In a breakthrough that will spell good news for patients with Alzheimer's disease, Lou Gehrig's disease and other brain disorders, researchers say, Adenosine, a small molecule that plays important roles in controlling the heartbeat and normal sleep may also prove useful in treating these disorders of the brain and nervous system.
When tested on rat brain cells in the laboratory, the molecule, adenosine, mimicked the beneficial effects of naturally occurring chemicals known as nerve growth factors.
Nerve growth factors can prevent cell death in the brain, but, because of their size, are difficult to administer to patients as a treatment. Larger size molecules are not able to cross the barrier that prevents many drugs from entering the brain.
Small molecules, on the other hand, can more easily enter the brain.Thus adenosine may be a potential treatment for brain ailments, according to investigators. In a new study, published in the online Proceedings of the National Academy of Sciences on March 6th, researchers report that adenosine did have a beneficial effect on the cultured brain cells.
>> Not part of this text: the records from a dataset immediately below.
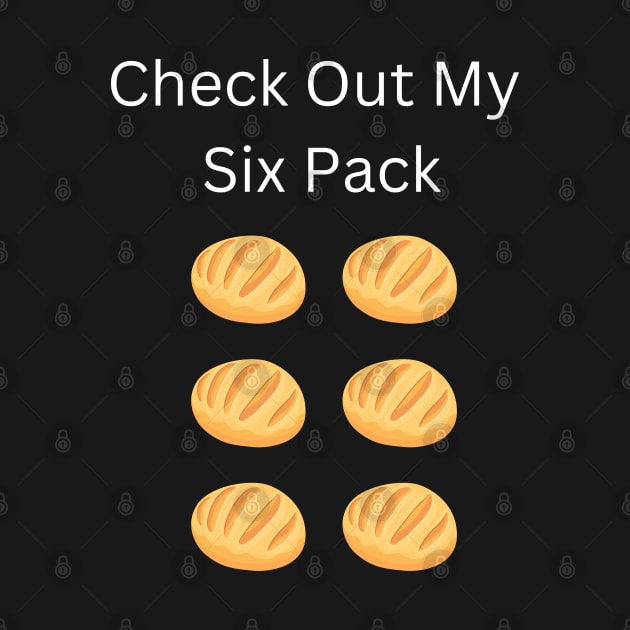 Check Out My Six Pack Roll by CosmicCat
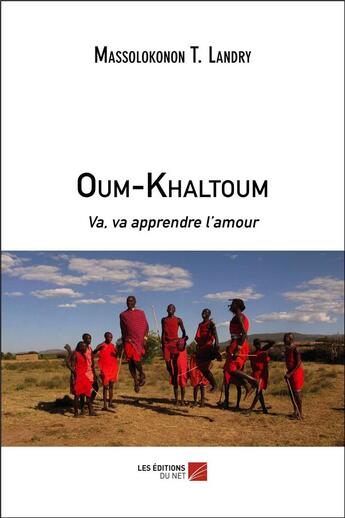 Couverture du livre « Oum-khaltoum : va, va apprendre l'amour » de Massolokonon T. Landry aux éditions Editions Du Net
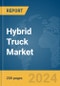 Hybrid Truck Market Global Market Report 2024 - Product Image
While it is not clear if the molecule would have the same effect under more complex circumstances found in the body, researchers are hopeful that they can deliver adenosine to the brain, where it could protect cells from damage. One of study's authors, Dr. Moses V. Chao, of the New York University School of Medicine, said the strategy was a new one for fighting disease.
With this new step forward in the vastly unexplored and unclear frontier of the brain and the nervous system, many more cures and breakthroughs can be expected to follow.